Here is the internet page I'm using for a reference: http://goflorida.about.co...eaches/ht/sd_ornament.htm

Deb


----------



## Kay H (Nov 16, 2008)

Deb,
Purchase some cocktail napkins with the design of your choice.  Lots of holiday designs out now.  Peel off the back layer of the napkin so it is one ply.  Center the design over the front of the sand dollar and cut it leaving some extra to tuck behind the sand dollar.  Brush on elmer's glue.  You can dilute the glue with water if it is too thick.  Let dry an voila!  If you are real ambicious you can apply lacquer after the glue dries. Cute holiday decorations.  You can choose your occasion since there are so many different designs.
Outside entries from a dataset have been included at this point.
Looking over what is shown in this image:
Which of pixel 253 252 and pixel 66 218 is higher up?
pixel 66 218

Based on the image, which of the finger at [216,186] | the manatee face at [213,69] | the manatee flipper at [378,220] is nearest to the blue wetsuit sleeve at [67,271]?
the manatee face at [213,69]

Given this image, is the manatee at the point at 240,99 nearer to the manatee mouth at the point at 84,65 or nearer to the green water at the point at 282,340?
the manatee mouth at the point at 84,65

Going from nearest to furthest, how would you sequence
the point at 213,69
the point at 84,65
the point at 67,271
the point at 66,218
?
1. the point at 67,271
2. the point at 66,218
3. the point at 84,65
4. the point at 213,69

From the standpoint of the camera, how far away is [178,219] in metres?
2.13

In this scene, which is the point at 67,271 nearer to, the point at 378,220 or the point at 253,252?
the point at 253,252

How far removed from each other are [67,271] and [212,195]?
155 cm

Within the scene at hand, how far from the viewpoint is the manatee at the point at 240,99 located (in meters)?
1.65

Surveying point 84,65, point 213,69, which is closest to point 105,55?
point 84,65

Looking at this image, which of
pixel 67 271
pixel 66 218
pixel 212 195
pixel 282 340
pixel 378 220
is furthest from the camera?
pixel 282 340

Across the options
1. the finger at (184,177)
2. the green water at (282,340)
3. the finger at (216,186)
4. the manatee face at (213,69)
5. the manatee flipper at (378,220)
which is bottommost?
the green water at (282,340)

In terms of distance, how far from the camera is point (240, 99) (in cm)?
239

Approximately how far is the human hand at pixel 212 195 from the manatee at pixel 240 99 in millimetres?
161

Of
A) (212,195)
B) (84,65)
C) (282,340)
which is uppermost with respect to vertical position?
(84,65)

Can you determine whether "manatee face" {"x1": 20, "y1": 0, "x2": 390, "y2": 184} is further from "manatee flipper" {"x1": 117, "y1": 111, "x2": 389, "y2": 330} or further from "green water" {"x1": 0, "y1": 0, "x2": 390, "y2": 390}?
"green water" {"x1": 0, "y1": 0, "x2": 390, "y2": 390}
Make sure the sand dollars are free of the mollusk and also soak in chlorox to bleach.  If they aren't totally clean, they will begin to smell like rotten seafood.


----------



## DebBrown (Nov 16, 2008)

Kay, you are lifesaver!  This sounds easy and fun.  We cleaned the sand dollars this summer and used the glue solution as a preservative.

My daughter and granddaughter are on their way over now so its good to have a plan!

Deb


----------



## wackymother (Nov 16, 2008)

DebBrown said:


> I'm also not sure where to find supplies such as acrylic finish or glitter paint. Please help!
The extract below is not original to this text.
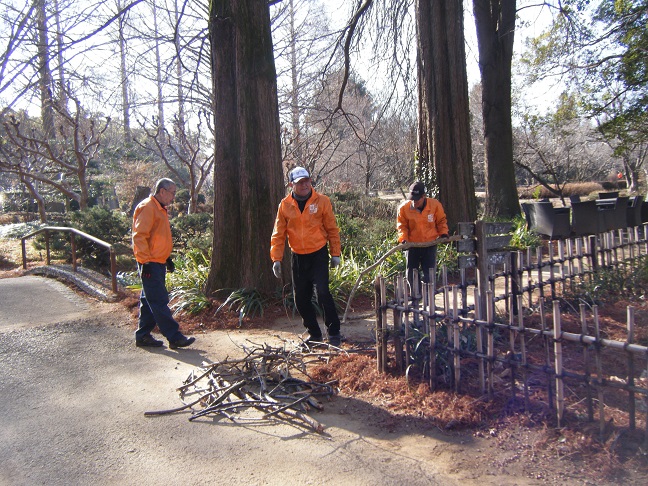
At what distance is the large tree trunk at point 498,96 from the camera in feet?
47.9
Do you have a Michael's near you? They have all the craft stuff you could ever, ever, ever want--tons of things I never even knew existed! A.C. Moore is another crafts store; another one is Hobby Lobby. Art supply stores like Pearl Paint also have some of these things. Good luck!


----------



## hefleycatz (Nov 17, 2008)

Since you have already cleaned them, the skys the limit.  Any hobby shop will have stuff.   Michaels is always a good start. 

We painted ours with coordinating colors to the girls bedrooms and made mobiles, and put some in with other collected item from the trip into a shadow box. Any paint really works.   I like paints that have a shimmer or sparkle already. but you could paint then dust with glitter. 
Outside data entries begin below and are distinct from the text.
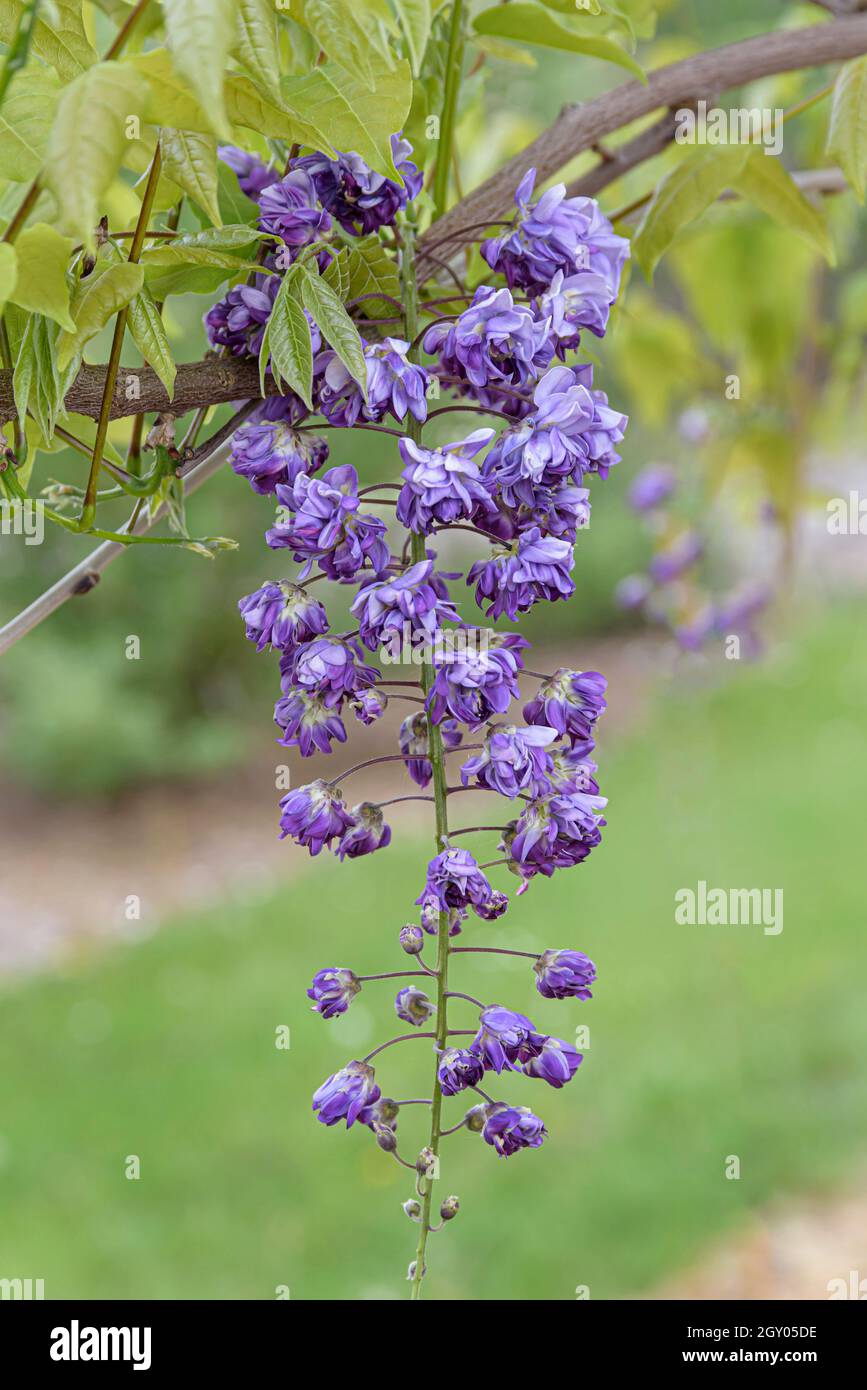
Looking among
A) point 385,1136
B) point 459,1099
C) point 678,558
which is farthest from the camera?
point 459,1099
You could paint Christmas colors and hang from a special tree.   They already have built in holes for wire or colored ribbon or thread.  You could glue little eyes and make faces with other beads.  Start it as a Santa decoration with the sand dollar as his face.  Reindeer face with a red bead or pom pom as the nose.


----------



## wackymother (Nov 17, 2008)

Family Fun magazine always has really nice family crafts. You might want to look on their website to see what they've got.


----------



## susieq (Nov 17, 2008)

My Daughter & kids a few years ago for Christmas made windchimes as gifts, (indoor only), from the Sand Dollars they collected. Came out really cute.


----------



## DebBrown (Nov 17, 2008)

My daughter stopped at Walmart on the way over and arrived with a bag full of acrylic paints, glitter, stickers, napkins and other tidbits.  Once we got started we just used our imagination.  It was alot of fun.  Next weekend they will be back to work on the other side since ornaments can't be trusted to only hang in one direction.

I like the wind chimes idea.  We'll have to go back to the beach to collect more!

Deb


----------



## Kay H (Nov 18, 2008)

Deb.
Is it possible to glue 2 sand dollars back to back to make it a pattern on each side?  It may be worth a try.


----------